In CDC syncs it is only possible (resumable full refresh) if cursor ID is available in wal logs or oplogs
// example 2
{
"level": "stream", // global or stream
"version":"v1", // if required
"streams": [
{
"sync_type": "incremental",
"stream_name": "stream_3",
"stream_namespace": "otter_db",
"stream_state": {
"cursor_field" : "66ffcf79d9249bef96de3611"// max cursor id in chunks or resume token checkpointed on start of full load
},
}
]
}
Once each thread sends back the state, the main connector will append the state at the global level.
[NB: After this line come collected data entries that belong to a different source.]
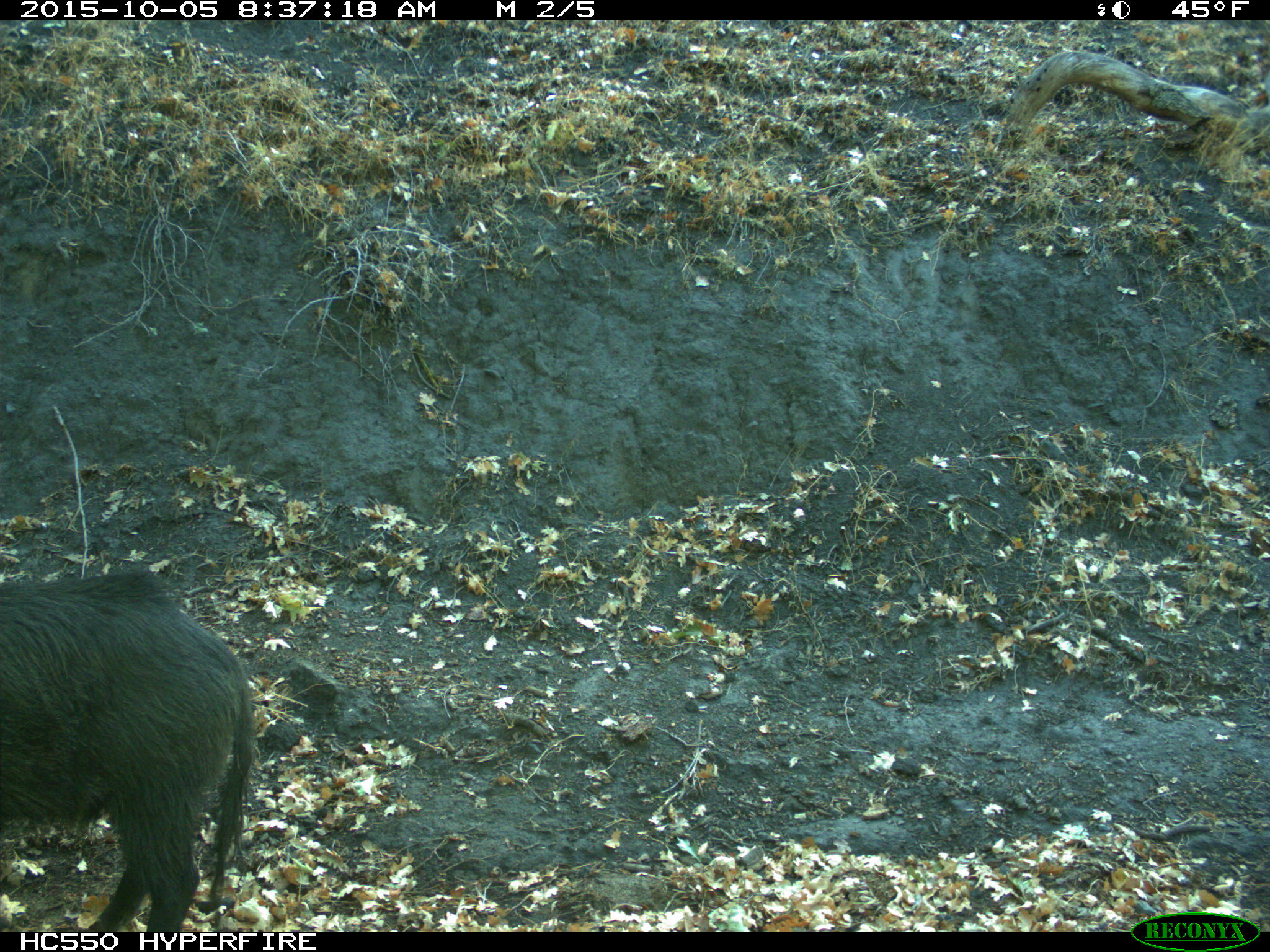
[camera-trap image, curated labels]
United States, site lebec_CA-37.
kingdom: Animalia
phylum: Chordata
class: Mammalia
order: Artiodactyla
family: Suidae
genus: Sus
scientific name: Sus scrofa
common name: wild boar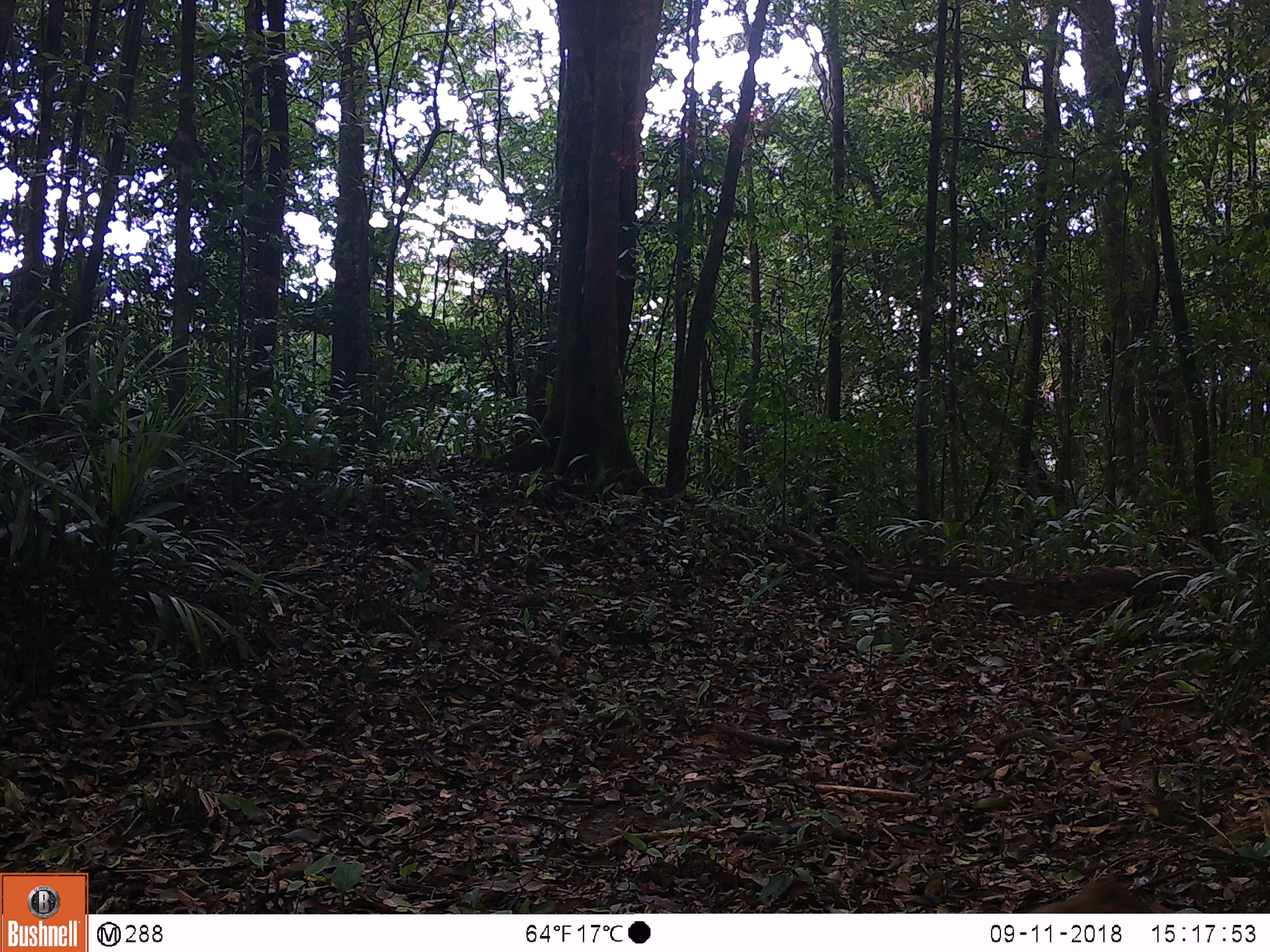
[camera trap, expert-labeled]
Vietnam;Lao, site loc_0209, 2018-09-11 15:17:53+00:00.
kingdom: Animalia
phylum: Chordata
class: Mammalia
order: Primates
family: Cercopithecidae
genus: Macaca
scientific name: Macaca nemestrina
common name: pig-tailed macaque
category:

Now connector base gets all stream responses and saves them as global
{
"level": "global", // global or stream
"version":"v1", // if required
"streams": [
{
"sync_type": "incremental",
"stream_name": "stream_1",
"stream_namespace": "otter_db",
"stream_state": {
"cursor_field": "66ffcf79d9249bef96de3611",
}
},
{
"sync_type": "incremental",
"stream_name": "stream_2",
"stream_namespace": "otter_db",
"stream_state": {
"cursor_field": "67ffcf79d9249bef96de3611",
}
},
{
"sync_type": "incremental",
"stream_name": "stream_3",
"stream_namespace": "otter_db",
"stream_state": {
"cursor_field": "67ffcf79d9249bef96de3611",
}
}
]
}
There is no difference in parallel run or horizontal scale run in terms of state, state will be handled similarly in both cases just management of global level state is passed from connector level to SDK level
Example 2
Two streams CDC one full load
step 1: full load stream detection and split of state stream level
Every stream has its cursor field so can start CDC from there
the full load stream can start full load by creating chunks and saving them in state. As well as saving the current resume token or wal cursor.
Example 3
All CDC
All streams can pick up their states and use the cursor field to start CDC sync, some connectors may focus on synchronous CDC, for that resume token of each stream must equal or we have to choose the minimum cursor from all the streams to start from.